I received word recently that John Coster-Mullen passed away in the early hours of Saturday, April 24, 2021. He was 74 years old. He had been suffering from ALS (amyotrophic lateral sclerosis, a neurodegenerative disease) for the past year or so, I have been told, and it had been a very difficult one as he lost physical and cognitive capabilities. He died peacefully, surrounded by his family, according to his wife.

Illustration of John Coster-Mullen and the Little Boy bomb, from a 2008 profile in the New Yorker by David Samuels.

Illustration of John Coster-Mullen and the Little Boy bomb, from a 2008 profile in the New Yorker by David Samuels.

I don’t know off-hand exactly when I started talking to John. A look through old e-mails suggests that in 2006 we had been talking, but that those e-mails reference earlier conversations. My guess is that we had been in touch in 2005, when I was working on my paper on how people draw atomic bombs. I had interviewed Richard Rhodes very briefly over the phone, talking about how the diagrams for Little Boy and Fat Man were made for The Making of the Atomic Bomb (they were drawn by his son), and Rhodes had mentioned John’s work and how amazing it was. Around that time I probably bought John’s book and got in touch with him, and we began exchanging documents as well. Around that time I was also working on my atomic patents work, and I sent some of those to him very early on as well, knowing he would appreciate them. 
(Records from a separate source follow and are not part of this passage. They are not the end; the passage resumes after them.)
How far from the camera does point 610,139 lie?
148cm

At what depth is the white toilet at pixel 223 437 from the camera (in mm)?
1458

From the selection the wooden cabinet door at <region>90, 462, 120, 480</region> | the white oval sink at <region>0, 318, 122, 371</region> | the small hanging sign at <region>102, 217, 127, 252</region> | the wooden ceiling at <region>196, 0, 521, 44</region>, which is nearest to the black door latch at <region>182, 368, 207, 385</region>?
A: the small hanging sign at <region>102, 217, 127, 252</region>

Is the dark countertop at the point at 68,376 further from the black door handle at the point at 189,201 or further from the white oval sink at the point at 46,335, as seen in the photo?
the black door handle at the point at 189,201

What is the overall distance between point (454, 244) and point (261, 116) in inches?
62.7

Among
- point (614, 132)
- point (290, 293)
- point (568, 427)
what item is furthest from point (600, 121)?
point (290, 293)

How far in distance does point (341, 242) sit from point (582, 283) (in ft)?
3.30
Over the next 15 years or so, we exchanged quite a bit of documents, I acquired three versions of his book, Atom Bombs, and we got to spend some time together in person at the Atomic Heritage Foundation’s conference for the 70th anniversary of the Manhattan Project. He was always generous and excited. He clearly really enjoyed that he, a truck driver (among other things), was producing research that academics from places like Harvard and Princeton thought was important and valuable. 

One of the several copies of John’s self-published Atom Bombs I have. John never “finalized” the book, and was always updating it over the years.
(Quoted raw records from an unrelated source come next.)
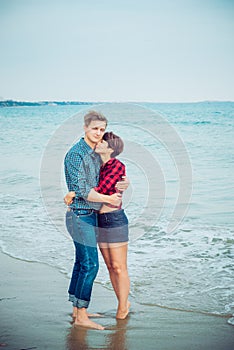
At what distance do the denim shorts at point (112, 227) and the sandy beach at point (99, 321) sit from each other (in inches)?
21.7

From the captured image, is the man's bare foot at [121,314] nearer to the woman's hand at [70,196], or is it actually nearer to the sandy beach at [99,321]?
the sandy beach at [99,321]

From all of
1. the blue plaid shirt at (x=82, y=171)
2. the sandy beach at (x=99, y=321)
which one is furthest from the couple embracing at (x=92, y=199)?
the sandy beach at (x=99, y=321)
I enjoyed John as a friend, correspondent, and as a subject of study. John is what I call a “secret seeker” in my book, someone who — for whatever reason — is driven towards learning “nuclear secrets.” I find secret seekers (in which I would include Chuck Hansen, Howard Morland, and Carey Sublette, among others) very interesting. Their motivations and methods vary quite a bit, as do their choice of subject. Hansen wanted to know everything of course, but Morland was focused on the H-bomb, and John the specifics of Fat Man and Little Boy.

While some secret seekers, like Morland, have explicitly political agendas in doing this (often related to exposing the futility of secrecy), for others that approach took a back-seat to other interests. With John, I never got the sense that he was strongly motivated by the politics of secrecy, though he sometimes could sound like that when he got irritated with the Department of Energy, or when he got annoyed when people would imply that he was doing something potentially dangerous. Sometimes he would give the old Ted Taylor line, that the surprising thing about the atomic bombs is that they aren’t that hard to build (if you have the fuel, etc.), but it always struck me that he was somewhat infatuated with the history of World War II, and the people who had made and used the bombs, and saw this as the tiny area where someone with his interests and skills could make a real contribution. I think discovering “the secret” for him was more about proving himself as a researcher than probably any big statement about secrecy. Over the years I’ve gotten various documents from him trying to explain himself, and to my eye they come down to a sort of love for the work, the topic, and the people — one that only grew over time and he had more exposure to all three. 

John would occasionally send me various ideas, documents, drawings as he updated his thoughts about the specifics of these bombs. My favorite is the above video that he sent me in 2008 (I don’t know when he made it, exactly) that he made by putting a snake camera inside a postwar Little Boy casing on display at the International War Museum. You can see it moving through the bomb casing from back to front. John would use this kind of hard-won, “nuclear archaeology” data to fill out the minute details of how these bombs were built. This was, for John, clearly a labor of love. It’s a weird thing to suggest that he loved these bombs and the men who made them, but I think he did. 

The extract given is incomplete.